• Text block:
[start]

# Visiting Virgin Active gym tomorrow



## Bobby1413 (Dec 29, 2011)

I always have gone to muscle gyms. Where there's a stack of weights in every corner, squat racks, good range of dumbells, etc...

I've been at my current gym for 2 years and overall I do really like it.

However...

I've kinda got it into my head that the Virgin Active gym (which is a load more money) may be quite a nice place to spend time. I work very long hours doing a stressful job, I also occasionally get depressed (actually, probably more down and in a rut).

The Virgin Active gym I've heard has unbelievable quality in equipment and superb facilities. It costs around £100 a month, which still makes me choke as I say it.

I would never normally even consider leaving a "muscle gym" as standard ones just annoy me. However, I've heard that some of the Virgin Active gyms have good ranges in free weights (i.e., not your standard smith machine and a flat bench, and dumbells up to 25kg all colour coded).

If I'm honest, I really don't see me signing up, but just wanted to put it out there. Anyone else use a health club like this, or have tried them?


----------



## gearchange (Mar 19, 2010)

I would go and have a look,maybe even meet Richard Branson for a coffee in between palates..I hear they do a wicked cappuccino.


----------



## Bobby1413 (Dec 29, 2011)

I do hope Richie Branson is there. I bet he's not though and I will get all excited over nothing.


----------



## smity220385 (Mar 15, 2012)

I used to go to a virgin active, their not bad and theirs plenty of ladies to check out especially 9.30 am and it's usually clean etc. but u also get a lot of idiots in their and the main reason I left my one was the fact the dumbbells stopped at 40kg. Also they get rammed at peak times and the machines weren't exactly modern.

As for coffee... Mine had a costa so it wasn't too shabby!


----------



## Bobby1413 (Dec 29, 2011)

Yea the cost is rediculous and I'm thinking it's far too excessive so I'm 99% sure I won't sign up. The only thing that would make me is if the freeweight area was amazing, filled with squat racks and deadlifting platforms... which It won't be.


----------



## Bobby1413 (Dec 29, 2011)

No room in my property, we have a spare room but it's not big, and it's not feasibly to have a gym set up in there. But otherwise, Iwouldn't hesitate, it would be really ideal.

Part of my preference for actually going out to the gym, is that I get out of the house, I relax and forget about the bills, work, and just feel a bit calmer. I get anxiety sometimes so it's nice to just physically get out.


----------



## Hannibal (Jul 4, 2012)

100 a month my ****. David Lloyd ain't that much with rackets membership thrown in.

Unless you're joining the Chelsea one and if so I apologise.


----------



## Bobby1413 (Dec 29, 2011)

JUSSI75 said:


> 100 a month my ****. David Lloyd ain't that much with rackets membership thrown in.
> 
> Unless you're joining the Chelsea one and if so I apologise.


Yea I don't quite know how they justify it. It's actually £120, however I get a discount for various reasons.

This is a rackets club, with like a rock climbing wall, loads of classes all included, bar/cafe, steam room, a 25m swimming pool, another 15m swimming pool, etc...

I wouldn't consider it but I've read reviews on the equipment being the best several people have ever used. If I get there and there is no free weights then I can't even consider it, but I will look.

[end]

• Jobs:
a - In the Virgin Active thread, at what weight did the dumbbells stop at the gym smity220385 left?
b - Say whether each statement agrees with the Virgin Active thread, giving yes or no and quoting the deciding words: (i) Bobby1413 says the full monthly price is £120. (ii) Bobby1413 has enough room at home to set up a gym. (iii) The club Bobby1413 describes has a 25m swimming pool.
c - Continue the Virgin Active thread from its last sentence.

• Data shown:
[start]

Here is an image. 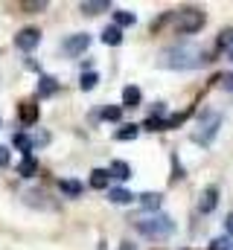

[end]

• Outputs for the tasks:
a - 40kg

b -
(i) Yes: "It's actually £120, however I get a discount for various reasons."
(ii) No: "No room in my property"
(iii) Yes: "a 25m swimming pool"

c -
----------



## nickc300 (Feb 14, 2014)

I use a private leisure club. it has a sauna and pool. half decent kit and iys not full of aresholes grunting at every turn.


----------



## nWo (Mar 25, 2014)

Bobby1413 said:


> No room in my property, we have a spare room but it's not big, and it's not feasibly to have a gym set up in there. But otherwise, Iwouldn't hesitate, it would be really ideal.
> 
> Part of my preference for actually going out to the gym, is that I get out of the house, I relax and forget about the bills, work, and just feel a bit calmer. I get anxiety sometimes so it's nice to just physically get out.


How big is the room mate? Even a 7x7 box room is big enough for a power cage. A good power rack normally comes with a lat pulldown, low cable pulley and pullup handles, possibly some other bits. Then add an adjustable bench, a bar and some dumbbell bars and a bunch of plates and you're sorted :thumb:


----------



## -dionysus- (May 29, 2011)

Not enough plates

Db's only go upto 40 kg

1 squat rack (if your lucky)

Only good things were the pool, sauna, steam room, Jacuzzi and posh totty (in no order)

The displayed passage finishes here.